Roberts Deflects Questions on Privacy
Feature Story by civilrights.org staff - 9/14/2005
Advocates say the White House's refusal to turn over documents from John Roberts' stint as the political deputy in the Solicitor General's office is hampering Americans' ability to determine how expansively the Supreme Court nominee views, and whether he will uphold, the constitutional right to privacy.They say that Roberts' evasive answers Tuesday shed no light on his views on the right to privacy, and that release of the memos would let the American people know what the White House already knows about Roberts' judicial philosophy on critical civil and human rights issues.
Tuesday, Roberts told Sen. Herb Kohl, D. Wisc., "I agree with the Griswold court's conclusion that marital privacy extends to contraception and availability of that. The Court, since Griswold, has grounded the privacy right discussed in that case in the liberty interest protected under the due process clause."
"The right to privacy is protected under the Constitution in various ways. ... the Court has -- it was a series of decisions going back 80 years -- has recognized that personal privacy is a component of the liberty protected by the due process clause," he said to Judiciary Committee Chair Arlen Specter, R. Penn.
Advocates point out that Roberts' answers resemble those that Clarence Thomas gave during his 1991 confirmation hearings.
Thomas told Sen. Patrick Leahy, D. Vt., during his hearings, "I believe the approach that Justice Harlan took in Poe v. Ullman and again reaffirmed in Griswold in determining the -- or assessing the right of privacy was an appropriate way to go."
"[T]he Court has found such a right of privacy to exist in Eisenstadt v. Baird and I do not have a quarrel with that decision," he said to Senator Ted Kennedy, D. Mass.

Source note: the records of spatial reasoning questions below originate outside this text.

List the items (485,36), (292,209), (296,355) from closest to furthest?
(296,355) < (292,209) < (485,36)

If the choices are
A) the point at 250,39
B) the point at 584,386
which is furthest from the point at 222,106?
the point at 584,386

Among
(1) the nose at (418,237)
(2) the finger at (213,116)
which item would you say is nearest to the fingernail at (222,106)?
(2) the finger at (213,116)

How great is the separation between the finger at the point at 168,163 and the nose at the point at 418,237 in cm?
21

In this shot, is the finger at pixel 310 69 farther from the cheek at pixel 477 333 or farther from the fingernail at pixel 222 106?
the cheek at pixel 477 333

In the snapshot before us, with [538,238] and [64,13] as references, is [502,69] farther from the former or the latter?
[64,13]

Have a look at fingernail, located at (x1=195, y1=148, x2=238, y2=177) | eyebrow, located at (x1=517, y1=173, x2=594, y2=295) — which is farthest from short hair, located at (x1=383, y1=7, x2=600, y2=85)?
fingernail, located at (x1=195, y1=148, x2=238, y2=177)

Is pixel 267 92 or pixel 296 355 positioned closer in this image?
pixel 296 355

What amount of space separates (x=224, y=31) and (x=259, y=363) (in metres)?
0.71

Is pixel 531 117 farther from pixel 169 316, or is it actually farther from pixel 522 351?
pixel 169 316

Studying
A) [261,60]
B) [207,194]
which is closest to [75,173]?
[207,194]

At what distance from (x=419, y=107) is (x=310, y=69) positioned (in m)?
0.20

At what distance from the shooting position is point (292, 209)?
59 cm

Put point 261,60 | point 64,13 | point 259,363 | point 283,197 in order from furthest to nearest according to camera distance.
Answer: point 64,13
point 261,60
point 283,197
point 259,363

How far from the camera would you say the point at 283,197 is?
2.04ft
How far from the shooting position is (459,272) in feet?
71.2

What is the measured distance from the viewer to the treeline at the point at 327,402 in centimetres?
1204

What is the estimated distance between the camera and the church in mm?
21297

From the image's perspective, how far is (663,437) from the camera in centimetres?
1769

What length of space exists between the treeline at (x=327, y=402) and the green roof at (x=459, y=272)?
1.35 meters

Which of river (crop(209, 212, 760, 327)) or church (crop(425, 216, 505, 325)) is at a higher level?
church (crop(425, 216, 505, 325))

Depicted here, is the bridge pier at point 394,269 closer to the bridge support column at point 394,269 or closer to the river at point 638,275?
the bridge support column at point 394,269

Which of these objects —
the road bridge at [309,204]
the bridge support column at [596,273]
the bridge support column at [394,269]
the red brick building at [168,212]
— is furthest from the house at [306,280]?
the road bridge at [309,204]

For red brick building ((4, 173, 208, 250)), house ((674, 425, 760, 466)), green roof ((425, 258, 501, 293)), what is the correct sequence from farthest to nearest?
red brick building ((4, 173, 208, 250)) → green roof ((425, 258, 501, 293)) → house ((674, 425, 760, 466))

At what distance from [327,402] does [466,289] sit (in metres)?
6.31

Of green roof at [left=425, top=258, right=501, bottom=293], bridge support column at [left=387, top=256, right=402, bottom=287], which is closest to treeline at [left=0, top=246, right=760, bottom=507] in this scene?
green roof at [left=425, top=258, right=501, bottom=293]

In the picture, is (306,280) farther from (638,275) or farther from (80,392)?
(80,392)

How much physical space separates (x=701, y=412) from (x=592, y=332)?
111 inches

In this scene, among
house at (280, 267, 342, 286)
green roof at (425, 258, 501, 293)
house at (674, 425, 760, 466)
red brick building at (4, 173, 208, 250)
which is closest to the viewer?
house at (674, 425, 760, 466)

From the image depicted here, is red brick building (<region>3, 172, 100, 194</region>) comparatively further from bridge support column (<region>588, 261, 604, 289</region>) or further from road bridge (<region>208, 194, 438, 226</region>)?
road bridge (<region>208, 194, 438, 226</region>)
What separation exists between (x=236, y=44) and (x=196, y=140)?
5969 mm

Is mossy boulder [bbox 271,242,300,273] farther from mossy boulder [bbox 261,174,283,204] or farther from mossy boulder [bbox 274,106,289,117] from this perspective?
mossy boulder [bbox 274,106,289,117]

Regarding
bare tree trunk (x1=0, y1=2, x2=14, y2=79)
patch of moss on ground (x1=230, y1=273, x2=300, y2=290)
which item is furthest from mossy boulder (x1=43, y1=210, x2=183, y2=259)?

Advocates say whatever he meant in the hearings, in Lawrence v. Texas in 2003, Justice Thomas said in dissent, "And, just like Justice Stewart, I 'can find [neither in the Bill of Rights nor any other part of the Constitution a] general right of privacy. . . .'" And only eight months after joining the Court, in Planned Parenthood v. Casey, Justice Thomas joined Chief Justice Rehnquist and Justice Scalia in stating, "We believe that Roe was wrongly decided, and that it can and should be overruled. . . . ."
"Judge Roberts' answer is too clever by half," said People For the American Way President Ralph G. Neas. "With one breath, he gives false reassurance to Americans who are concerned that a Roberts Court would endanger privacy rights. With the next breath, he signals the far right wing that he could well join Scalia and Thomas in trying to take those rights away."